500,000 year old stone points in South Africa

Saturday, November 17th, 2012

Human ancestors were using stone points on spears 200,000 years prior to what was previously known.

Yep, yep, yep… sapient animals are great with tools. Hominids figured out that stone tips on wood shafts were more effective early on… yep.

So when did modern humans really become modern humans, eh?

An Australopithecine who ate bark

Friday, June 29th, 2012

Australopithecus sediba, a South African hominid identified in the past few years, ate bark and woody tissues. Its teeth were targeted by a laser to reveal certain carbons that would result only through that diet.
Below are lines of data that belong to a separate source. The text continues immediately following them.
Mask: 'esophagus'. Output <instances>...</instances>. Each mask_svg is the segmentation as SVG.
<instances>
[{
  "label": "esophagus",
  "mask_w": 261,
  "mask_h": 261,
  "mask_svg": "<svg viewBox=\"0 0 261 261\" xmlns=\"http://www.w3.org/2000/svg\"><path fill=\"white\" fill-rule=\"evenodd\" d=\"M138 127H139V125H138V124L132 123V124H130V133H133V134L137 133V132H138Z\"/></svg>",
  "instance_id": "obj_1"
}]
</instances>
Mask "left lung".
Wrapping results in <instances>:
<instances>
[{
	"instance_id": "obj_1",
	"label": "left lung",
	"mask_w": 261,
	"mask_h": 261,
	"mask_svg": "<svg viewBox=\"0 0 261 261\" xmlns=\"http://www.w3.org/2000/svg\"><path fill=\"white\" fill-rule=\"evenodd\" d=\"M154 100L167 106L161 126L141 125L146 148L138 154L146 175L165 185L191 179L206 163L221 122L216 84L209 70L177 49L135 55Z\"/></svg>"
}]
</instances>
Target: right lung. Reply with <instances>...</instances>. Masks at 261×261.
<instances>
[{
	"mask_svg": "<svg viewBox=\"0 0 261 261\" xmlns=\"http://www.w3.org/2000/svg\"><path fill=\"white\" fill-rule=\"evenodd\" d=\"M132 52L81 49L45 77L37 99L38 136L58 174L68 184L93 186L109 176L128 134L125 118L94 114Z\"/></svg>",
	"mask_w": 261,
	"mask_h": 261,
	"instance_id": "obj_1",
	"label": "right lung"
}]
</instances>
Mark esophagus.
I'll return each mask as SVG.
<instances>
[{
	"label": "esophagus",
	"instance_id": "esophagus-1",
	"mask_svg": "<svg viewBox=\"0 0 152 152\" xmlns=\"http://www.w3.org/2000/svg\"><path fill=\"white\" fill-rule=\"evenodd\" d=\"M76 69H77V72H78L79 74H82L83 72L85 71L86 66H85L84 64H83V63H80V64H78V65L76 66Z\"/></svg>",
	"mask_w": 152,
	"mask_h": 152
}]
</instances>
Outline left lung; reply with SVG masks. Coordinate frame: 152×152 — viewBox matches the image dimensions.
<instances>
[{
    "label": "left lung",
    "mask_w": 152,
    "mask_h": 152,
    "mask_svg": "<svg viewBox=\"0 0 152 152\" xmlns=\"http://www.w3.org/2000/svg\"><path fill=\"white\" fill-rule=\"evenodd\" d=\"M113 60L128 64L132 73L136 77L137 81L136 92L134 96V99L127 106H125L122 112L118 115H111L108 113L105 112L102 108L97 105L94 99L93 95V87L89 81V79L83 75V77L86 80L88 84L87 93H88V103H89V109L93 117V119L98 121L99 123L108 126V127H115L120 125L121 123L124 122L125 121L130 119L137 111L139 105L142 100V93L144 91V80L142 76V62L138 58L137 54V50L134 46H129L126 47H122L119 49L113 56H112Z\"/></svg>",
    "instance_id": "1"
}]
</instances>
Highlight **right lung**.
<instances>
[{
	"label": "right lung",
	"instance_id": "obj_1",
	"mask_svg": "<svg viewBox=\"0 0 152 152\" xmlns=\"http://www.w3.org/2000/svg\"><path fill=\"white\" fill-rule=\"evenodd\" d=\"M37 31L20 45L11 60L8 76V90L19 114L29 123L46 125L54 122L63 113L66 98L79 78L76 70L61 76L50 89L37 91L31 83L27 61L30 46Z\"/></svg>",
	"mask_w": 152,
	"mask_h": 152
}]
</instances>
Despite some of the articles that are popping up, it’s not yet known whether Australopithecus sediba would be a direct ancestor to modern man.

a genomewide map of Neandertal ancestry in modern humans

Wednesday, June 27th, 2012

The blog Gene Expression points to an abstract of a paper for a genomewide map of Neandertal ancestry in modern humans.

discovery of remnants of fossil virus unique to Denisovans and Neandertals

Monday, June 25th, 2012

The original papers announcing Denisovans already stated their closer relation to Neandertals, but this virus that was unique to them is still interesting.

age of western branch of East African Rift Valley redated

Friday, March 30th, 2012

It’s now dated at the same age as the eastern branch, 25 to 30 million years ago.

Red Deer Cave people

Wednesday, March 14th, 2012

Human Remains from the Pleistocene-Holocene Transition of Southwest China Suggest a Complex Evolutionary History for East Asians.

Mysterious Chinese Fossils May Be New Human Species.

‘Red Deer Cave people’ may be new species of human.

I’d seen mention of the Red Deer people for a few years now. After the Denisovans turned up, I failed to remember them, although I eagerly anticipated some interesting fossils that had already been discovered in China being re-examined in this new context. The new paper states that no genetic material has been recovered from these bones. All that is know so far is that these bones have archaic features that are unusual for that time and region. They might be Denisovans, have Denisovan admixture, or have a different lineage altogether.

The most remarkable part is that these bones are between 14,300 and 11,500 years old, which is really damned recent.